With Atar to show us the way, we swam slowly the length and breadth of the cavern. Here, he said, were the weapons being made. I looked them over. A thousand of them possibly. Small, dagger-like things; swords; others long as a lance; still others very thin, but heavy in front to be thrown through the water like javelins.
The sight of the weapons standing in racks inspired me. With them, I could equip a thousand fighting men. More perhaps.
Further along we came upon a side cave. In it I saw a dozen sleighs to be drawn through the water by dolphins. They were not unlike the King’s sleigh in which I had already ridden upon two memorable occasions, save that these were smaller—to carry one man only. And slimmer, with streamlines, so that they might offer a minimum of resistance in passing through the water.
I examined them more closely. Each had along its sides, banks of lights—small, torpedo-shaped pods filled with extraordinarily luminous organisms.
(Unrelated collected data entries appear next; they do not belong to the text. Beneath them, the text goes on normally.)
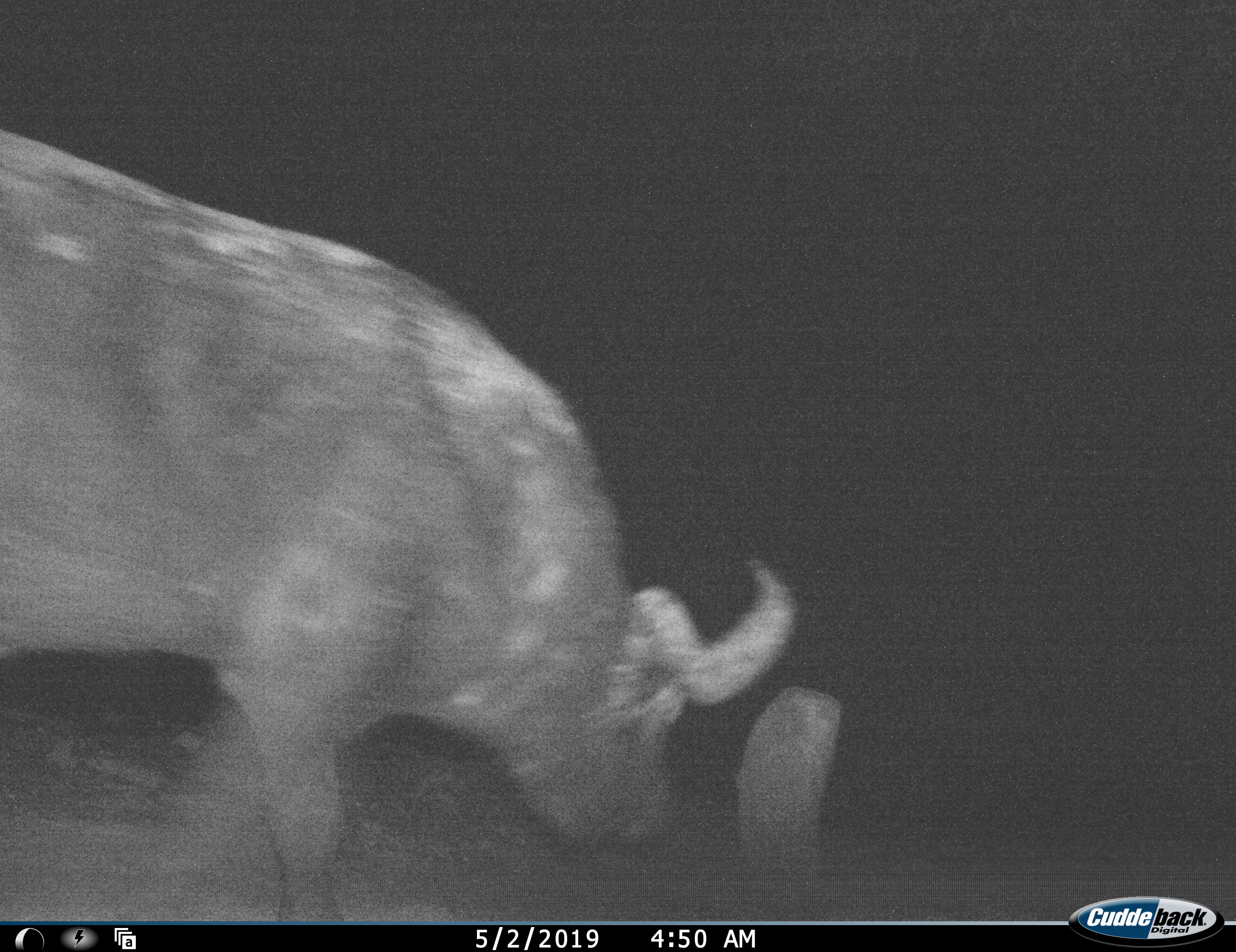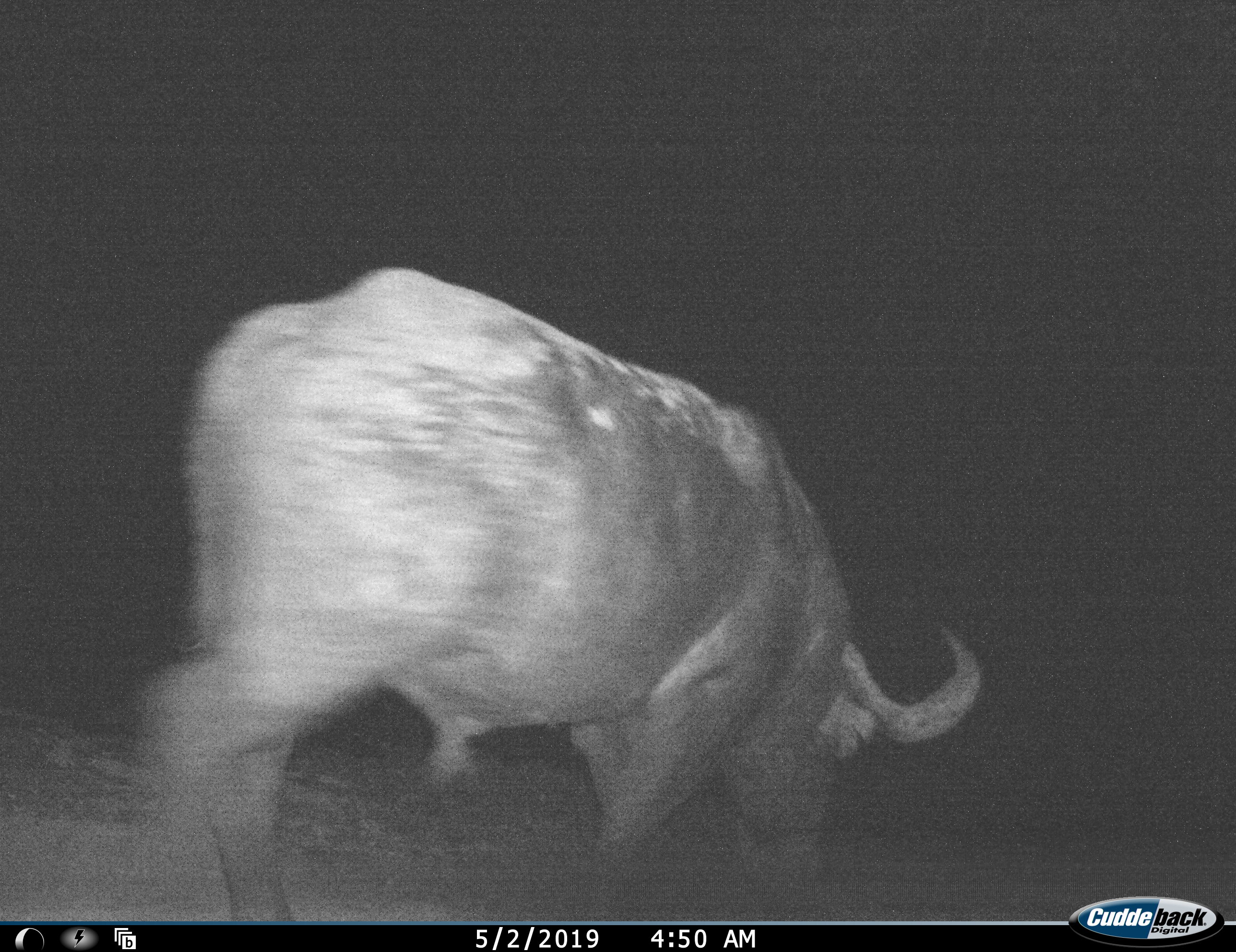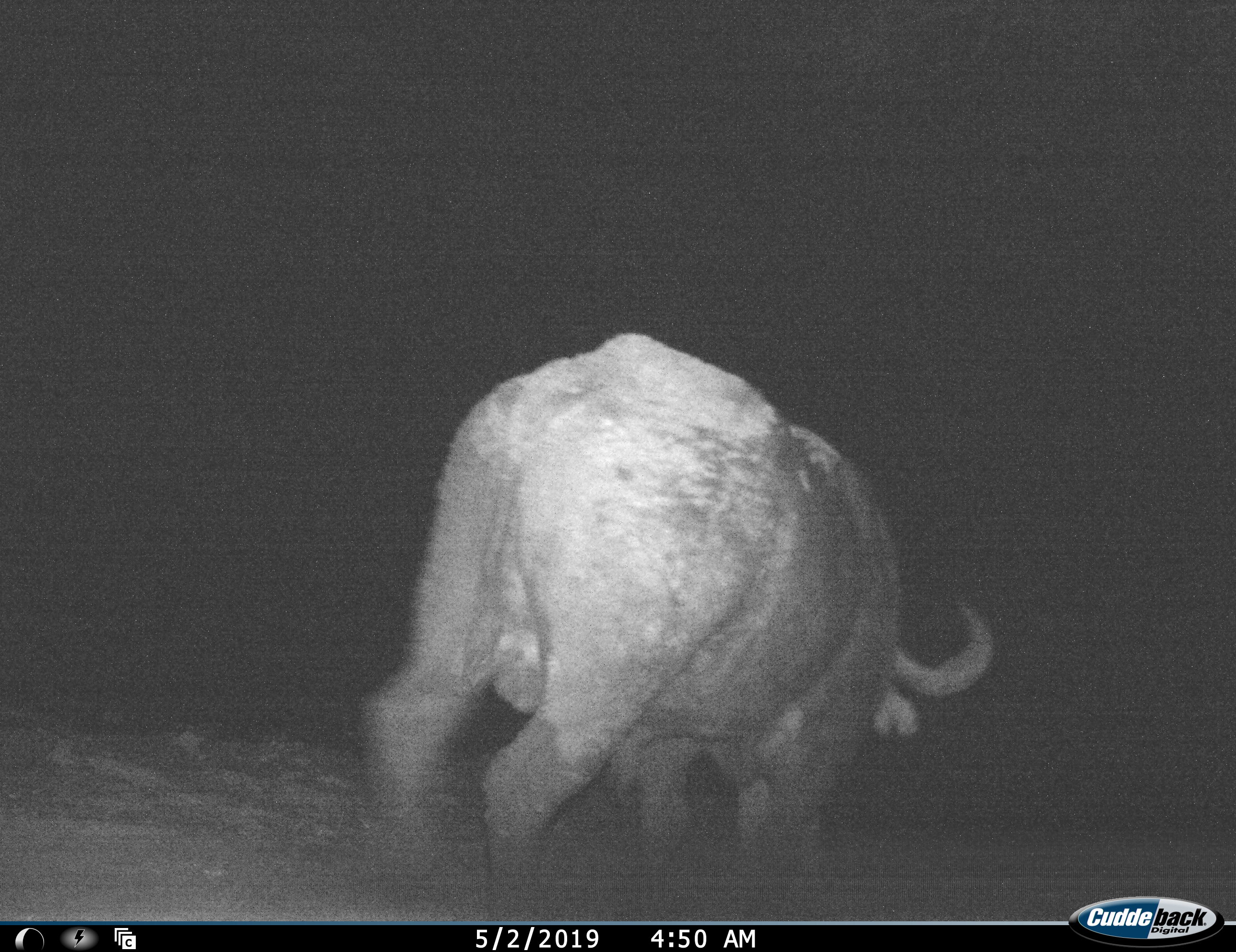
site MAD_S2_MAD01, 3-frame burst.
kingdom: Animalia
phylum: Chordata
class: Mammalia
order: Artiodactyla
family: Bovidae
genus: Syncerus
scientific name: Syncerus caffer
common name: african buffalo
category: buffalo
Buffalo (african buffalo) (Syncerus caffer), count 1. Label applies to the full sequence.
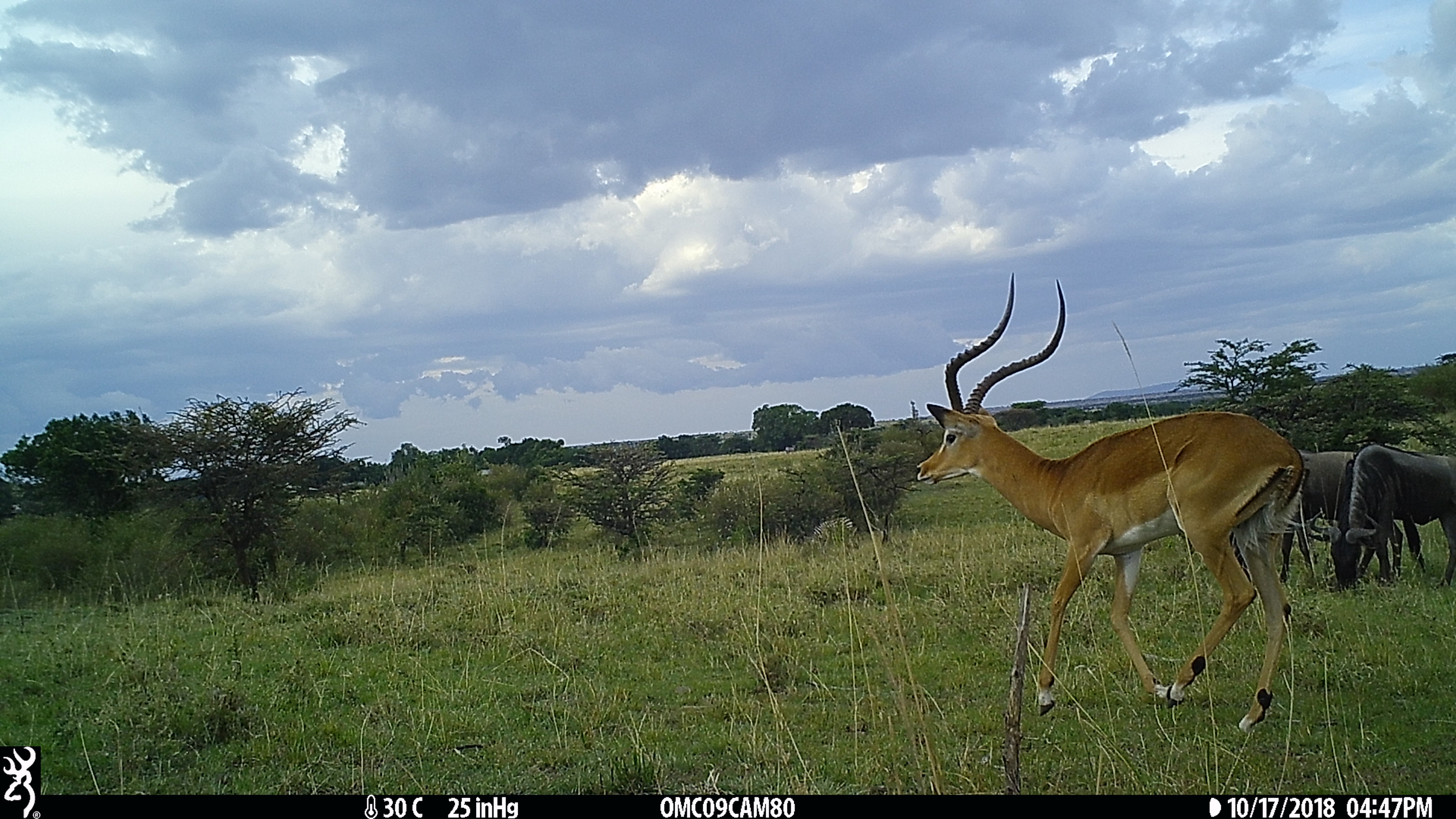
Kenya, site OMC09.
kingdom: Animalia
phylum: Chordata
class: Mammalia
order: Artiodactyla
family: Bovidae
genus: Aepyceros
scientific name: Aepyceros melampus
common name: impala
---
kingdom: Animalia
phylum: Chordata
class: Mammalia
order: Artiodactyla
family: Bovidae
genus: Connochaetes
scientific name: Connochaetes taurinus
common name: blue wildebeest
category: wildebeest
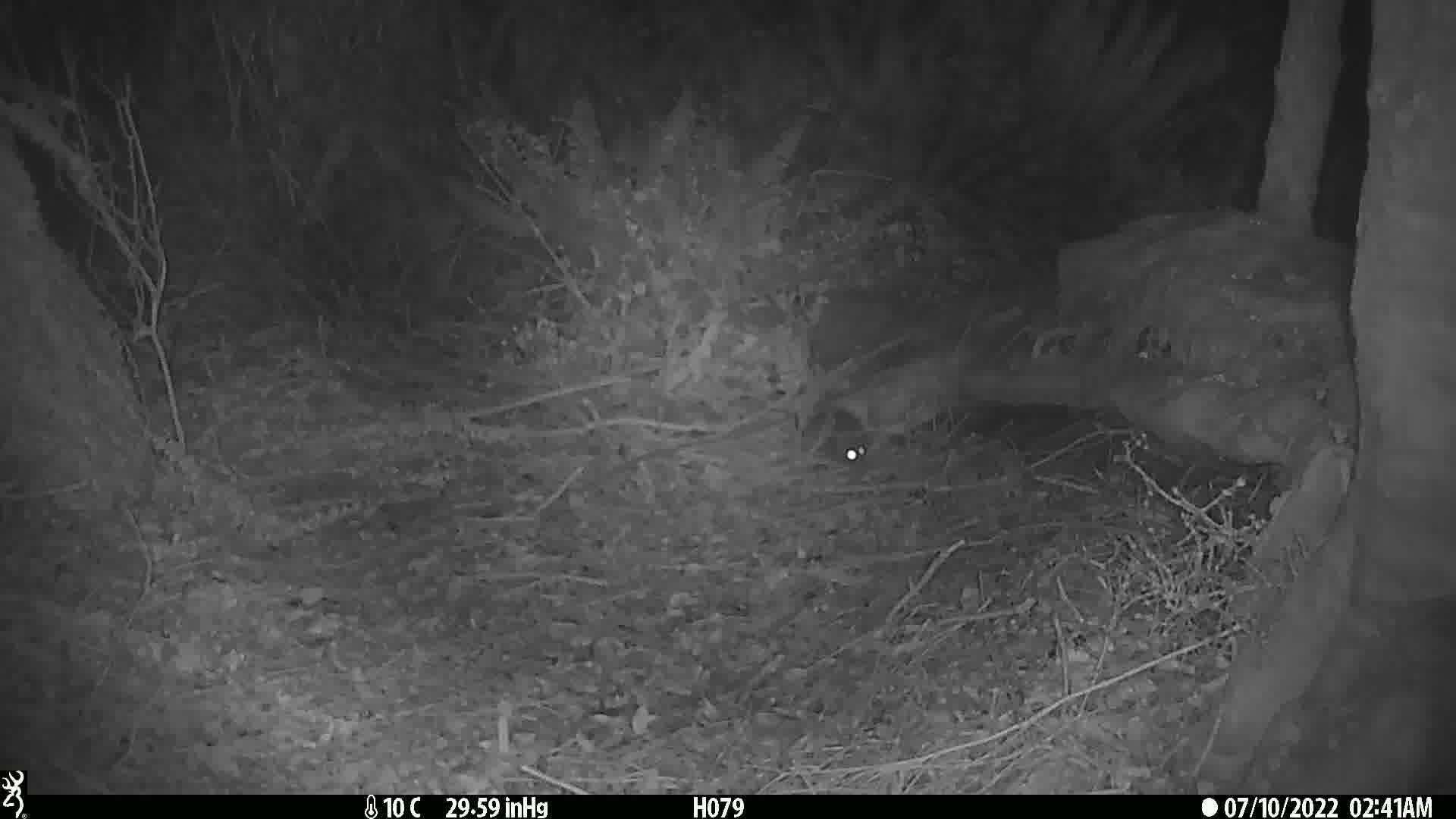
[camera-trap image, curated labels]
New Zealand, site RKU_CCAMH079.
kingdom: Animalia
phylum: Chordata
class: Mammalia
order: Rodentia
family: Muridae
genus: Rattus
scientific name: Rattus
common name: rat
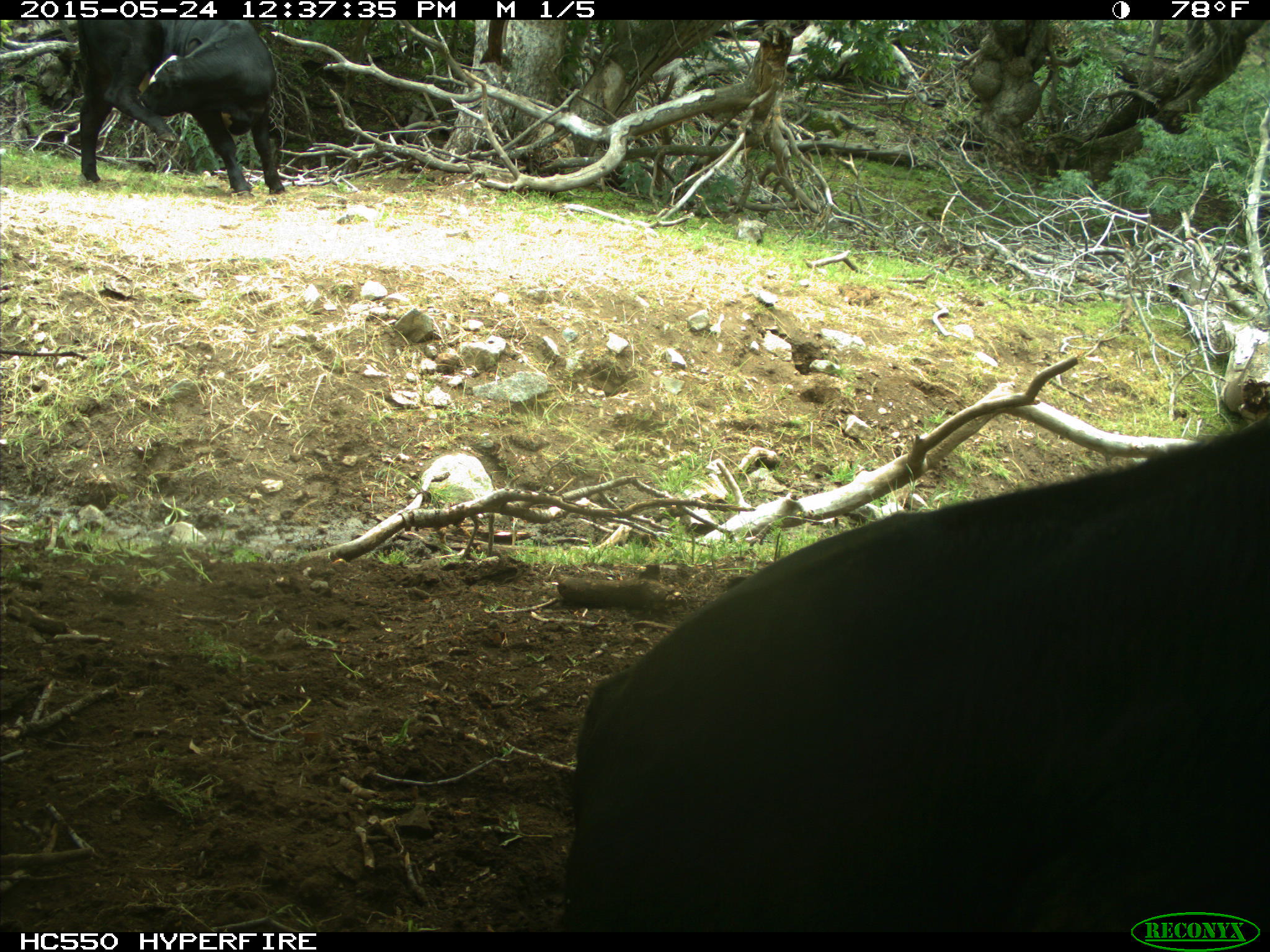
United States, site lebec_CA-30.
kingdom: Animalia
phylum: Chordata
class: Mammalia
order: Artiodactyla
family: Bovidae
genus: Bos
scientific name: Bos taurus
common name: domestic cow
The lights were shrouded; but Atar uncovered those of one sleigh. A blinding glare, pointing only forward, shot like a search-light beam through the water.
These “light-sleighs,” Atar explained, were designed to precede an advancing army. They would blind the enemy, throw him into clear light. And in the comparative darkness behind them, our Marinoid forces could advance.
We passed along—quickly, for we had little time for these explanations. Atar was giving orders; the workmen were preparing everything for immediate action.
There were other sleighs—“sleighs of darkness.” These were in shape like the others—but larger, for two men. Around them were ink-bags. I remembered the squid which had attacked us in the Water of Wild Things. These bags, when squeezed, emitted an inky fluid—a screen of darkness that could be thrown over the scene of battle at any critical moment of disaster or retreat.
I was enumerating in my mind the forces at my command. I had men famed for their power of giving the electric shock. I would use them in a separate division—to combat the black fishes or the Maagogs.
The black fishes! My heart sank as I thought of them. Fearless! Suicidal little brutes whose only instinct was to fight until death. How many of them would Og have to hurl against us?
But we had dolphins. I demanded of Atar what the dolphins were for. There were several hundred of them, and a score or so were all that could be needed to draw the sleighs.